◆ SOURCE DATA
════════════════════
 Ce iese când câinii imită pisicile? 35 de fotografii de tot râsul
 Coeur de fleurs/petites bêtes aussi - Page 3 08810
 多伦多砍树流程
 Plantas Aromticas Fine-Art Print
════════════════════
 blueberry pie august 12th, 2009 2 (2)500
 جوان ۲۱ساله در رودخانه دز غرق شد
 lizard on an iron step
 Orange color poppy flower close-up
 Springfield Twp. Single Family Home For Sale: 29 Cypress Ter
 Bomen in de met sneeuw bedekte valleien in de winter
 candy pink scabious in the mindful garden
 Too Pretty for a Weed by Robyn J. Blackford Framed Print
════════════════════
◆ REQUIRED WORK
Out of the listing above, reproduce exactly the lines from the one with "blueberry pie august 12th, 2009 2 (2)500" up to and including the one with "Too Pretty for".

◆ ANSWER TO THIS TASK
 blueberry pie august 12th, 2009 2 (2)500
 جوان ۲۱ساله در رودخانه دز غرق شد
 lizard on an iron step
 Orange color poppy flower close-up
 Springfield Twp. Single Family Home For Sale: 29 Cypress Ter
 Bomen in de met sneeuw bedekte valleien in de winter
 candy pink scabious in the mindful garden
 Too Pretty for a Weed by Robyn J. Blackford Framed Print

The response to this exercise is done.